Starting therapy early is particularly important for MS [44]
[45], therefore reliable early prediction of the expected course could influence therapy
decisions. In view of an ever-increasing arsenal of available medications [46], it would also be particularly useful to know the extent machine learning can help
to identify the most suitable therapy for individual patients. At the latest it seems
increasingly unlikely that this task can be solved by algorithms solely based on imaging;
instead, clinical data will increasingly have to be integrated into an algorithm as
additional input parameters for such issues. When interpreting AI studies, it is particularly
important that the quality of an algorithm depends largely on the learning cohort.
Here clinical expertise is particularly necessary with regard to the quality of the
labels. For example, several of the projects presented above still refer to the 2010
version of the McDonald criteria. However, if the updated version (2017) were to be
used as a label, some patients previously diagnosed with CIS would already be considered
definitively MS at baseline (especially due to the inclusion of CSF diagnostics).
These algorithms can therefore not easily be used to predict according to the current
McDonald criteria.
With the generation of DIR sequences, an example was presented of how synthetic imaging
can be used to make efficient use of real acquired data. MRI protocols have some redundancy
in the presentation of MS lesions in that lesions are usually presented in multiple
sequences. Here it would be an important starting point to investigate what a “minimal”
MRI protocol could look like, i. e. the smallest possible set of sequences from which
other image contrasts could then be generated synthetically.
In recent years, the utility of contrast agents in MS imaging has been questioned
with respect to maximizing the sensitivity of lesion detection [12]
[47]. At the same time, discussion of intracranial gadolinium deposits [48] makes many patients increasingly skeptical about the use of contrast media. There
are already some studies that have investigated the distinction between contrast-enhancing
and non-enhancing lesions using other MRI parameters (e. g. diffusion imaging) [49]. In this context, it appears to be a particularly interesting goal to synthesize
a T1-weighted sequence after contrast administration based on native imaging. One
such study was recently presented by Kleesiek et al. for gliomas [50].

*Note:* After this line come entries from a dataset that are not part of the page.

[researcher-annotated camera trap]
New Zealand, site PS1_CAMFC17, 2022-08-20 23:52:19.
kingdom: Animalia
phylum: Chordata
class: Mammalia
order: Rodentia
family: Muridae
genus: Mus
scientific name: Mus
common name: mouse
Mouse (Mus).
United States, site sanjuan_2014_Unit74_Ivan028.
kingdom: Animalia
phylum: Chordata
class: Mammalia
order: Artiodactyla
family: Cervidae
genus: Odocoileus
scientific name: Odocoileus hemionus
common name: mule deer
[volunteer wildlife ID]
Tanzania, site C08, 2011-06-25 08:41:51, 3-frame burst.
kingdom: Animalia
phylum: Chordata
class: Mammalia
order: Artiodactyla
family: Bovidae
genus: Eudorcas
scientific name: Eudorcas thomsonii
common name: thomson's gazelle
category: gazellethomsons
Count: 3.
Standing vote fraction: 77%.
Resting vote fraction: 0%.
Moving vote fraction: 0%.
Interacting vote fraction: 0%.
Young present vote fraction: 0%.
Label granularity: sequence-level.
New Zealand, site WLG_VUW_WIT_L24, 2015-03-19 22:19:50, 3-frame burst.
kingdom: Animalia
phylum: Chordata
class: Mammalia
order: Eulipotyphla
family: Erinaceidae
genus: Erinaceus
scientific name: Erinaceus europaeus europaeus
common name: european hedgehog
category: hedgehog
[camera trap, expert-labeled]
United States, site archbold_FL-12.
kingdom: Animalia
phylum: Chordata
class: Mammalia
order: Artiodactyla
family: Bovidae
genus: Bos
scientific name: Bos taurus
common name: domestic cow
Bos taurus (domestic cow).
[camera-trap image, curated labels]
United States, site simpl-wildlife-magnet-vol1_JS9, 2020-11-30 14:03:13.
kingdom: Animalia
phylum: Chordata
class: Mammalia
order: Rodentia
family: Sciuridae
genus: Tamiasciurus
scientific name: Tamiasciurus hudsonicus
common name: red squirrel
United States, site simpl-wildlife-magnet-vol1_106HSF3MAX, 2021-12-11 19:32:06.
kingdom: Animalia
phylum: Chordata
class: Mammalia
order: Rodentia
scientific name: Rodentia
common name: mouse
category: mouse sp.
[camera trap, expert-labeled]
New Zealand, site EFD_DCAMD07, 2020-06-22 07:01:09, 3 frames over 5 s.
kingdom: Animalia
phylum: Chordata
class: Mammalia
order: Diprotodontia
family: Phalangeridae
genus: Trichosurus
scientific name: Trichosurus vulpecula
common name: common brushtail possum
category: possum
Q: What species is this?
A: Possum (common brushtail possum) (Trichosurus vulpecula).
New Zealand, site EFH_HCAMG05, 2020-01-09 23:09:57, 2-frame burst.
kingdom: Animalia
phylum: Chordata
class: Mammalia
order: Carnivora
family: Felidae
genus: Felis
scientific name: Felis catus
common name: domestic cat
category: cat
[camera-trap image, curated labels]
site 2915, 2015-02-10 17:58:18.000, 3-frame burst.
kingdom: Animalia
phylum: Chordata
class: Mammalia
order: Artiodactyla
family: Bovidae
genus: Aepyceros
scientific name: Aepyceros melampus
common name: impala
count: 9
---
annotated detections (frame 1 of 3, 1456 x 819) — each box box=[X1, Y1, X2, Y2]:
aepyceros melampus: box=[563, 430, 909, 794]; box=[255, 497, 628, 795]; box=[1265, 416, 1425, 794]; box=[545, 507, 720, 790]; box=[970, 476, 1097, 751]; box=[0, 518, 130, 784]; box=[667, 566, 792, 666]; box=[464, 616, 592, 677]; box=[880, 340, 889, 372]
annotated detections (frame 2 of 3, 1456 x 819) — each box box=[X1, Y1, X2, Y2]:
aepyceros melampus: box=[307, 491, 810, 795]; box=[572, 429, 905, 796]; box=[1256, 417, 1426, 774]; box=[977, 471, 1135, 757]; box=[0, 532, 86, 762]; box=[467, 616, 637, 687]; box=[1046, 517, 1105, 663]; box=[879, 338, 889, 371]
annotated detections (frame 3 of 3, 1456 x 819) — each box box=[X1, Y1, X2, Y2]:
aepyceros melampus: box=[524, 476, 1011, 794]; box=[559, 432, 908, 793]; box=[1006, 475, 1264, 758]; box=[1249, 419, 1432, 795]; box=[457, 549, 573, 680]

In summary, many application examples of AI in the processing of imaging data can
be identified with respect to MS. There are solutions for segmentation tasks that
are already available in everyday radiology. In addition to technical features, the
focus is increasingly on practical aspects, including primarily the integration of
appropriate software into existing IT infrastructures and access to the required computing
capacity. In addition, since only commercial products can achieve certification for
use in routine clinical practice, the question of how such programs are funded will
have a significant impact on their actual dissemination.